# EXERCISE INSTRUCTIONS
When you give the entries again, keep every word as it stands and drop the pictures.

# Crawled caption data
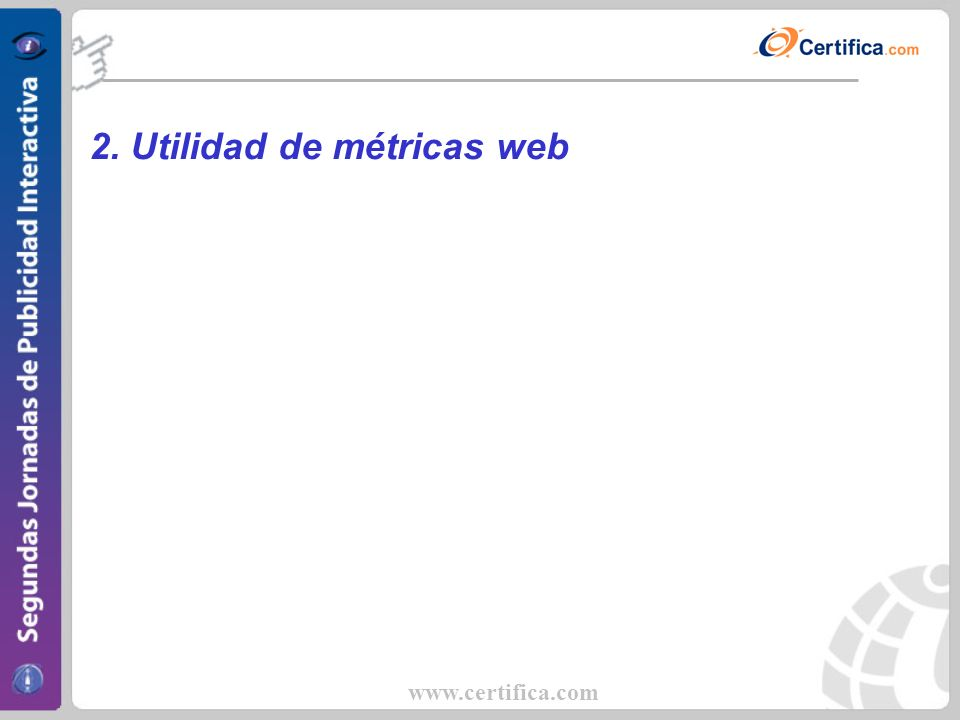 www.certifica.com Utilidad de métricas Web Usos 1.
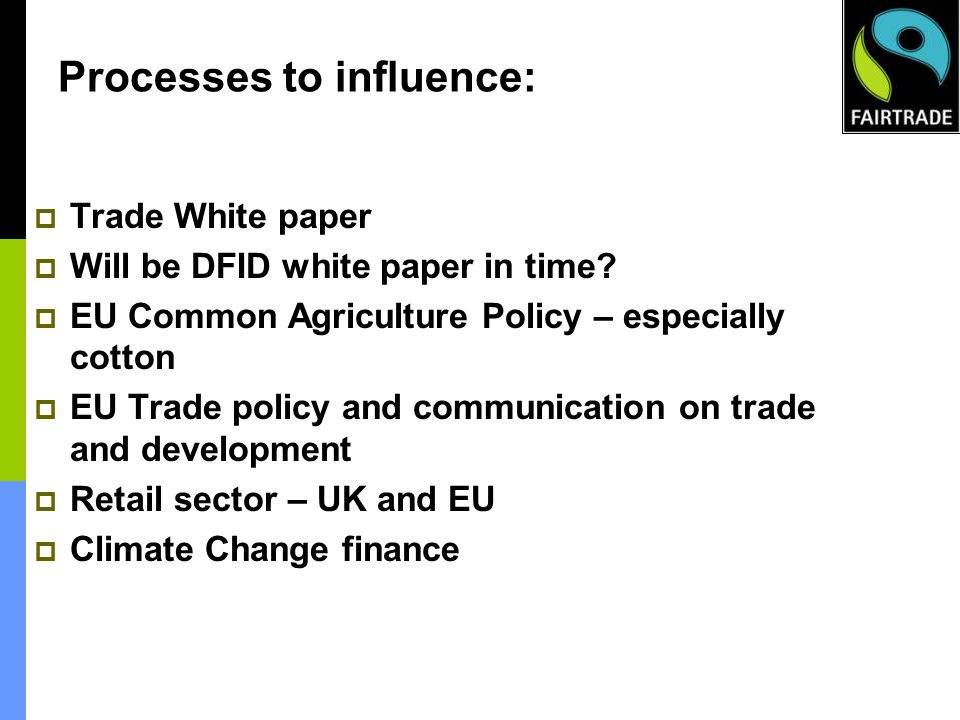 Processes to influence: Trade White paper Will be DFID white paper in time.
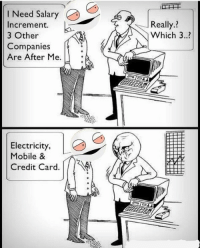 Memes, Credit Cards, and 🤖: I Need salary  Increment  3 Other  Companies  Are After Me  Electricity,  Mobile &  Credit Card.  Really.?  Which 3..? 😂😂😂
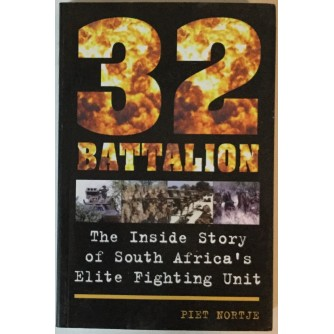 PIET NORTJE: 32 BATTALION, THE INSIDE STORY OF SOUTH AFRICA'S ELITE FIGHTING UNIT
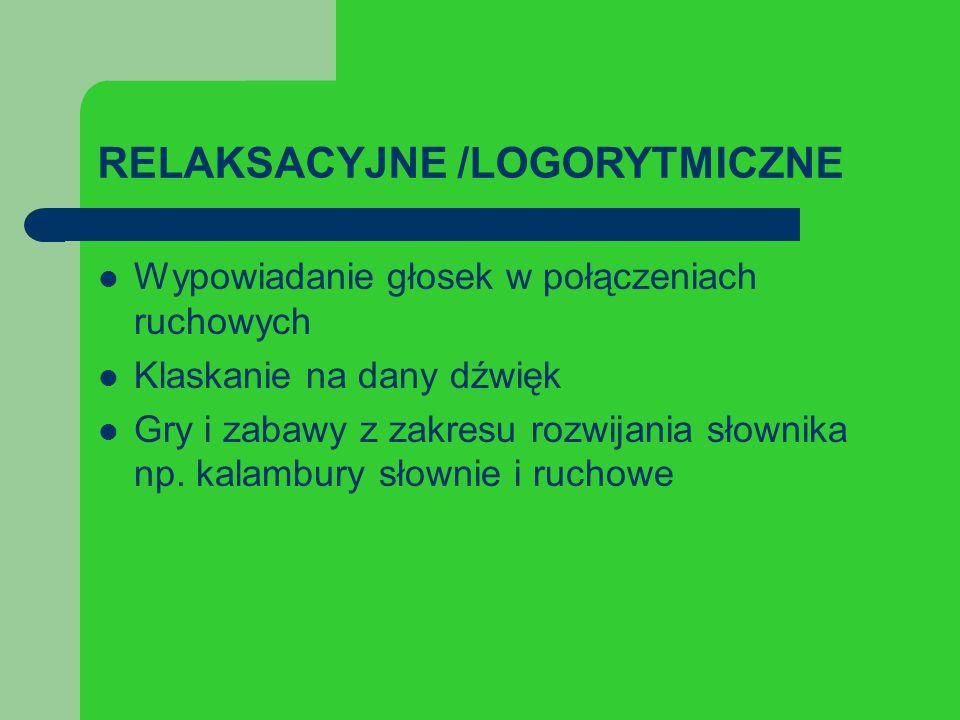 RELAKSACYJNE /LOGORYTMICZNE Wypowiadanie głosek w połączeniach ruchowych Klaskanie na dany dźwięk Gry i zabawy z zakresu rozwijania słownika np.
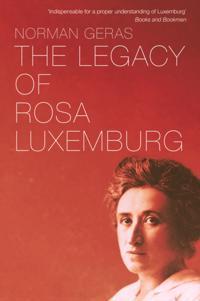 Legacy of Rosa Luxemburg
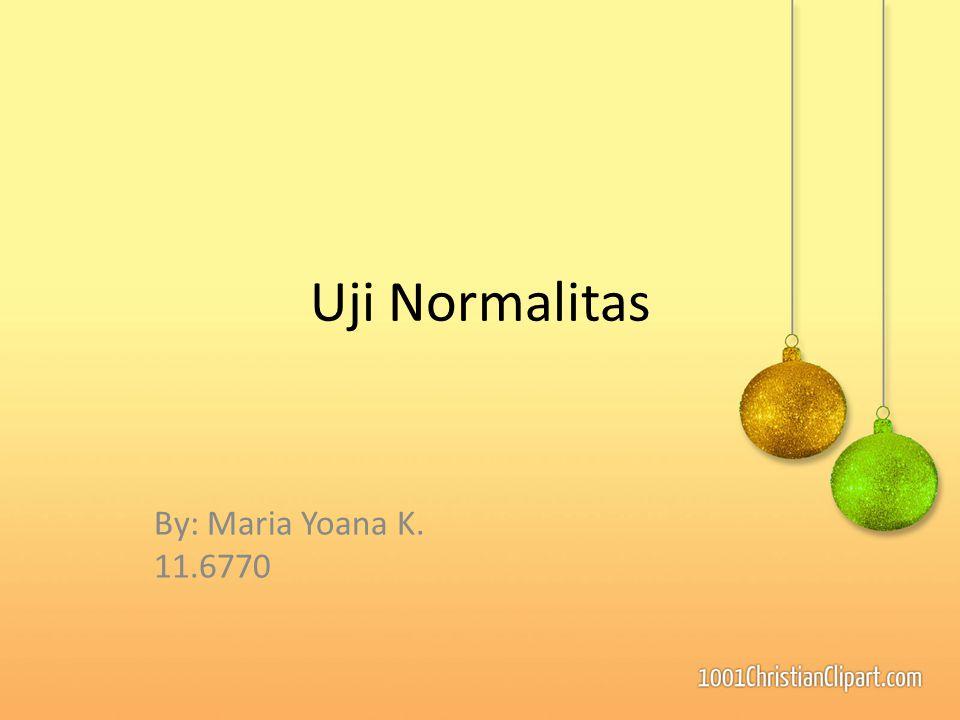 Uji Normalitas By: Maria Yoana K. 11.6770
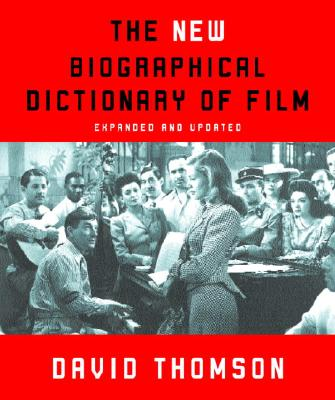 The New Biographical Dictionary of Film: Expanded and Updated - Thomson, David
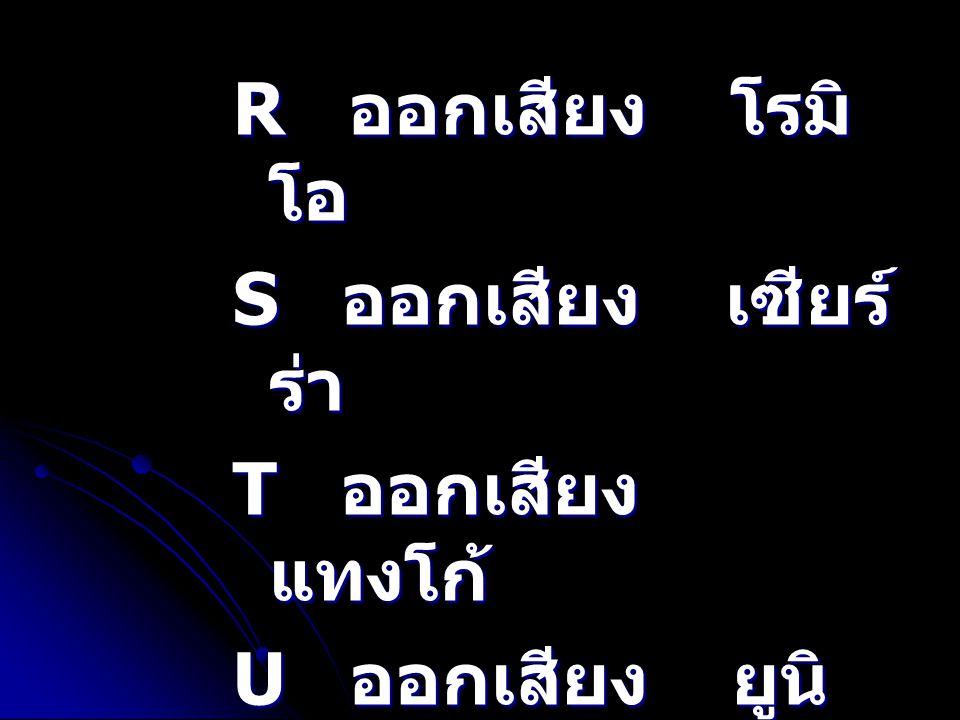 R ออกเสียง โรมิโอ S ออกเสียง เซียร์ร่า. T ออกเสียง แทงโก้ U ออกเสียง ยูนิฟอร์ม.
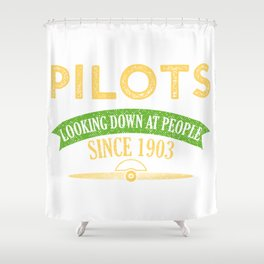 Pilot Proud Aviation Lover Gift Idea Shower Curtain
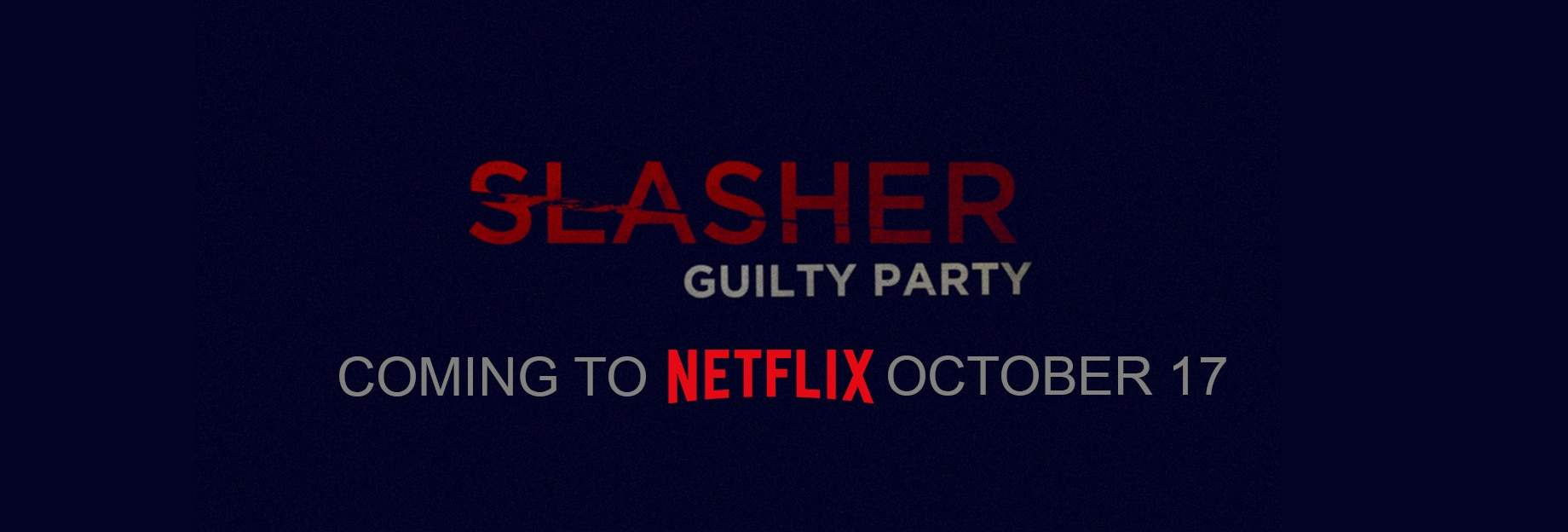 slasher guilty party - Slasher: Guilty Party Hitting Netflix NEXT WEEK!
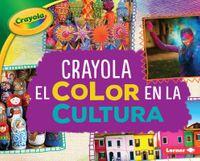 Crayola el color en la cultura / Crayola Color in Culture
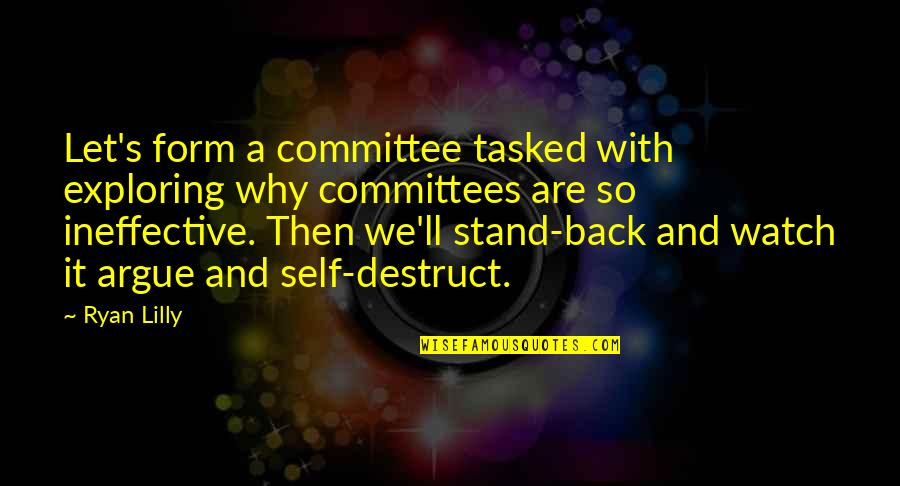 Back Then Quotes By Ryan Lilly: Let's form a committee tasked with exploring why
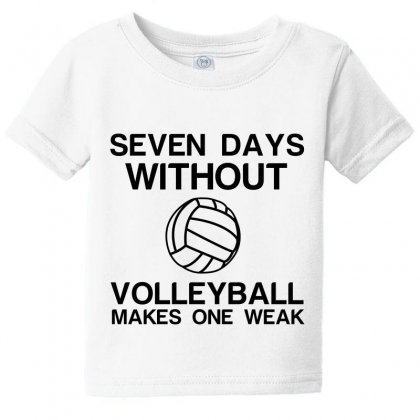 Seven Days Without Volleyball Makes One Weak Baby Tee Designed By Perfect Designers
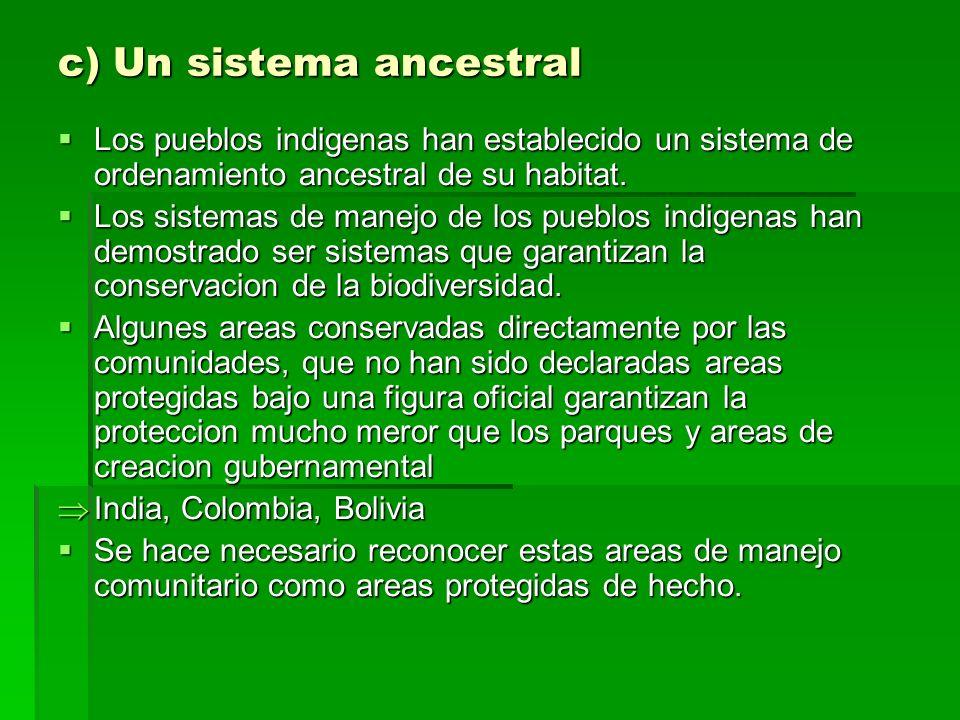 c) Un sistema ancestral Los pueblos indigenas han establecido un sistema de ordenamiento ancestral de su habitat.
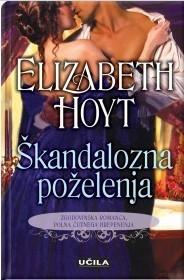 Škandalozna poželenja (Maiden Lane, #3) Elizabeth Hoyt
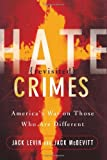 Hate Crimes Revisited, Jack Levin and Jack McDevitt, 0813339227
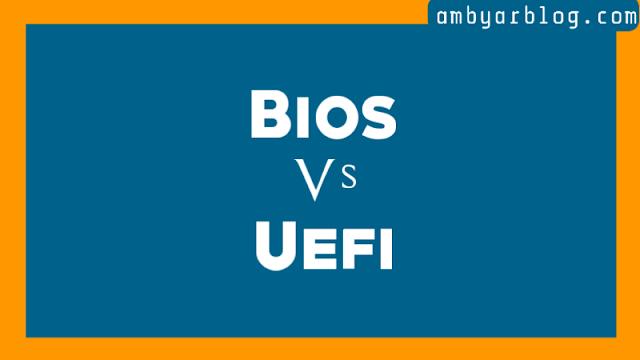 Inilah Perbedaan Antara UEFI dan BIOS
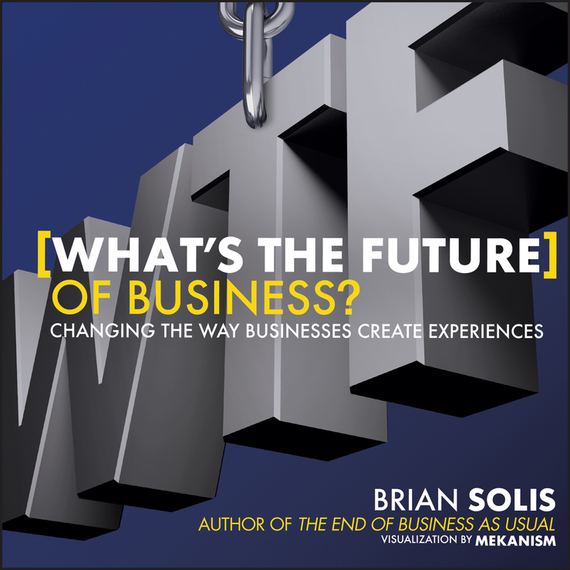 Brian  Solis What's the Future of Business?. Changing the Way Businesses Create Experiences the future sound of london the future sound of london teachings from the electronic brain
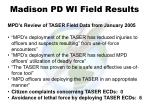 madison pd wi field results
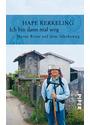 Ich bin dann mal weg: Meine Reise auf dem Jakobsweg - Hape Kerkeling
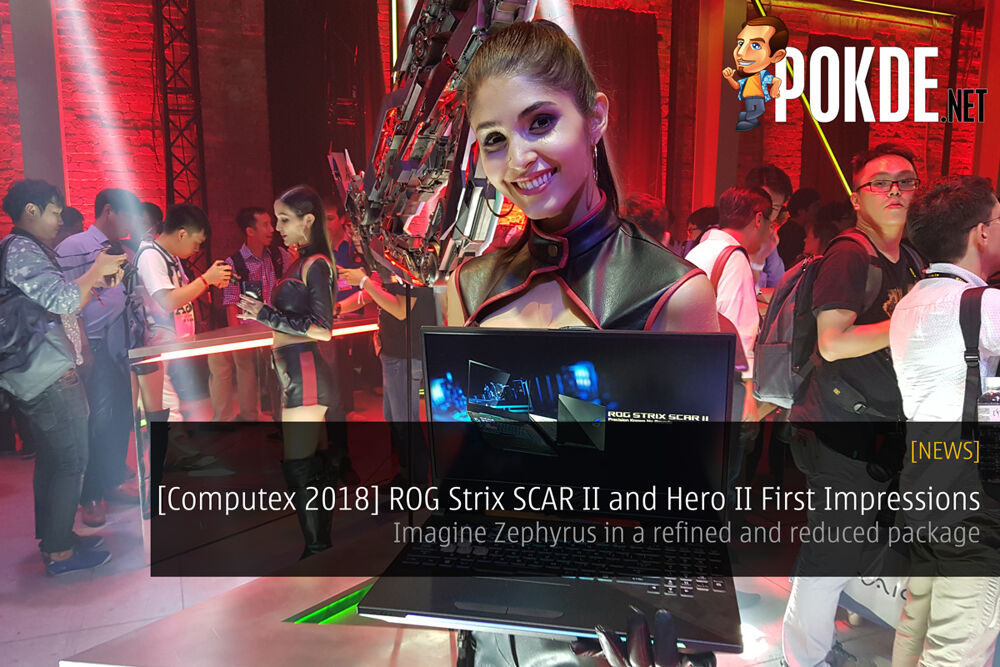 [Computex 2018] ROG Strix SCAR II and Hero II First Impressions - Imagine Zephyrus in a refined and reduced package 20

# REPLY
 www.certifica.com Utilidad de métricas Web Usos 1.
 Processes to influence: Trade White paper Will be DFID white paper in time.
 Memes, Credit Cards, and 🤖: I Need salary  Increment  3 Other  Companies  Are After Me  Electricity,  Mobile &  Credit Card.  Really.?  Which 3..? 😂😂😂
 PIET NORTJE: 32 BATTALION, THE INSIDE STORY OF SOUTH AFRICA'S ELITE FIGHTING UNIT
 RELAKSACYJNE /LOGORYTMICZNE Wypowiadanie głosek w połączeniach ruchowych Klaskanie na dany dźwięk Gry i zabawy z zakresu rozwijania słownika np.
 Legacy of Rosa Luxemburg
 Uji Normalitas By: Maria Yoana K. 11.6770
 The New Biographical Dictionary of Film: Expanded and Updated - Thomson, David
 R ออกเสียง โรมิโอ S ออกเสียง เซียร์ร่า. T ออกเสียง แทงโก้ U ออกเสียง ยูนิฟอร์ม.
 Pilot Proud Aviation Lover Gift Idea Shower Curtain
 slasher guilty party - Slasher: Guilty Party Hitting Netflix NEXT WEEK!
 Crayola el color en la cultura / Crayola Color in Culture
 Back Then Quotes By Ryan Lilly: Let's form a committee tasked with exploring why
 Seven Days Without Volleyball Makes One Weak Baby Tee Designed By Perfect Designers
 c) Un sistema ancestral Los pueblos indigenas han establecido un sistema de ordenamiento ancestral de su habitat.
 Škandalozna poželenja (Maiden Lane, #3) Elizabeth Hoyt
 Hate Crimes Revisited, Jack Levin and Jack McDevitt, 0813339227
 Inilah Perbedaan Antara UEFI dan BIOS
 Brian  Solis What's the Future of Business?. Changing the Way Businesses Create Experiences the future sound of london the future sound of london teachings from the electronic brain
 madison pd wi field results
 Ich bin dann mal weg: Meine Reise auf dem Jakobsweg - Hape Kerkeling
 [Computex 2018] ROG Strix SCAR II and Hero II First Impressions - Imagine Zephyrus in a refined and reduced package 20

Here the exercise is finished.